Published April 2024 | Version v1
Dataset Open

The BenchStab dataset: a dataset for comparing mutational predictors of stability

  • 1. Loschmidt Laboratories
  • 2. ROR icon Masaryk University
  • 3. ROR icon Brno University of Technology
  • 4. ROR icon International Clinical Research Center, St. Anne's University Hospital Brno
  • 5. Enantis (Czechia)

Description

This dataset is a part of BenchStab, a command-line tool for querying and benchmarking web-based protein stability predictors. We created the dataset to independently evaluate 18 structure-enabled and 4 sequence-based predictors of a stability change upon mutation. We suggest that this dataset should be excluded from training and validation of future stability predictors.

The dataset consists of single-point mutations and their experimentally determined ΔΔG from FireProtDB, utilizing only records with both a ΔΔG measurement and a PDB accession code available. We eliminated all records similar to the data used in the training set of any of the predictors considered in BenchStab using UniRef50 clusters. This resulted in 289 records for 36 proteins, of which 28 % display a stabilizing effect (negative value of ΔΔG; see DDG distribution.png for the exact distribution).

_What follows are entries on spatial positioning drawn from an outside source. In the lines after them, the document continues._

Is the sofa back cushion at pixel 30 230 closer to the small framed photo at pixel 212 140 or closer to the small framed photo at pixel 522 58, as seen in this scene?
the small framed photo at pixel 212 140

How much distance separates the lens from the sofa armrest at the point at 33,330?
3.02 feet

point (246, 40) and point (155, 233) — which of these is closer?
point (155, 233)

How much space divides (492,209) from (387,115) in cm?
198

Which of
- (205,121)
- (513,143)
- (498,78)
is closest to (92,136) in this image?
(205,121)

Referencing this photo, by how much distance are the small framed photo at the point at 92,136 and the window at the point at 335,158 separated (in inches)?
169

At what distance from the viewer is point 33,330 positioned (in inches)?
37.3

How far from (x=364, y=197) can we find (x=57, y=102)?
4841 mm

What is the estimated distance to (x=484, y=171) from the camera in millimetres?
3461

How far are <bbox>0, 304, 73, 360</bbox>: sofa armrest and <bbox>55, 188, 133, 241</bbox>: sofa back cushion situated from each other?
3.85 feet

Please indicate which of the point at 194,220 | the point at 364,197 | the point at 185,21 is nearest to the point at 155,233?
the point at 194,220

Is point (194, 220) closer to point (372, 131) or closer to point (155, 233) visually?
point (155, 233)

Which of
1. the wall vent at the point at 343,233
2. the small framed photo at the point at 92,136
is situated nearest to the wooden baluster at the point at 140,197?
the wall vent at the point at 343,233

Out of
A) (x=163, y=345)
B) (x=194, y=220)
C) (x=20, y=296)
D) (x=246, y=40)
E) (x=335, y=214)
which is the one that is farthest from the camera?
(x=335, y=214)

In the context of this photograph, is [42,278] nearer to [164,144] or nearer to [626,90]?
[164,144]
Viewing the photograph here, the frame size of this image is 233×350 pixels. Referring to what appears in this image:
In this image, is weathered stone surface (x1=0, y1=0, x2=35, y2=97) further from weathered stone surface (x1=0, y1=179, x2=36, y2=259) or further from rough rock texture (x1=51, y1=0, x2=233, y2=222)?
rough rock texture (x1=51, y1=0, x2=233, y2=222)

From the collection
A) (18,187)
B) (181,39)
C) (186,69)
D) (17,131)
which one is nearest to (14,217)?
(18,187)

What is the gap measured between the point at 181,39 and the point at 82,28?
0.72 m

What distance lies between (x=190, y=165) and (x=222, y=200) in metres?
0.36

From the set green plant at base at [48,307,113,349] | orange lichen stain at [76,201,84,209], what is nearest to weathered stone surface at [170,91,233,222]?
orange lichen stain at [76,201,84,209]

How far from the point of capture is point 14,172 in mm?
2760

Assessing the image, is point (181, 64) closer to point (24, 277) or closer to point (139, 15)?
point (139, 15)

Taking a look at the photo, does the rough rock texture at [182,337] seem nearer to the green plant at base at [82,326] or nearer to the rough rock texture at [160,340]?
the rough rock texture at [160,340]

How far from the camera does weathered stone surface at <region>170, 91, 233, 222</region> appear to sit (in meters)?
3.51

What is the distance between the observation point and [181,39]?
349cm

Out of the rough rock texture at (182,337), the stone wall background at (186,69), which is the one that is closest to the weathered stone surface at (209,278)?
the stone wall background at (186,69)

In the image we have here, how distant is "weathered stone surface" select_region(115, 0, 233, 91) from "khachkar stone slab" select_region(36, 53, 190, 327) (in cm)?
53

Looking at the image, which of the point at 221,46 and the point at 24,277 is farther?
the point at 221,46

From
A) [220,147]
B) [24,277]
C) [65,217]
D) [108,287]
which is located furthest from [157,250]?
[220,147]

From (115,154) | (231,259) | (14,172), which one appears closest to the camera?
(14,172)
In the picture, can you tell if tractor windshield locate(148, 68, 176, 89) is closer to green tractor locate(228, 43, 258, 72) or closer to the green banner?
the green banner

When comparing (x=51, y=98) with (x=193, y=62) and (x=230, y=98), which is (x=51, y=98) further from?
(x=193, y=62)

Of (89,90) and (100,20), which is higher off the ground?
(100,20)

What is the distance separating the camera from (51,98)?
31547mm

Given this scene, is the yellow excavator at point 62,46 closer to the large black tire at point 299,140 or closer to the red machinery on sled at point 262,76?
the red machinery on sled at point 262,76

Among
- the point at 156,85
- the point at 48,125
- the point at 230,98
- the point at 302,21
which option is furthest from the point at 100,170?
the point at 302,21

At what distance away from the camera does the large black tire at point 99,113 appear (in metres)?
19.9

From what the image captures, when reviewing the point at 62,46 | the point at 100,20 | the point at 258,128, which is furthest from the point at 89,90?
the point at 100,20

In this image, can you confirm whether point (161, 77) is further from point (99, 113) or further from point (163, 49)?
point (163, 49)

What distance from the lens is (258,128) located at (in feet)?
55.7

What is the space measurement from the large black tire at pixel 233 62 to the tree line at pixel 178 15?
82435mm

We further confirmed, by employing SCOP fold-based structure clustering, that the folds of 25 of our proteins were not present in the training sets. 

The file dataset.csv contains specifications of mutations (including the chain) and the ground truth ΔΔG reported from the literature alongside accession codes from FireProtDB (experiment ID), UniProt and Protein Data Bank, and UniRef50 cluster IDs. The file benchstab_input.csv contains the same data in the input format of the BenchStab tool.

For more statistics and details about the dataset, please read the supplement of the paper or get in touch with us.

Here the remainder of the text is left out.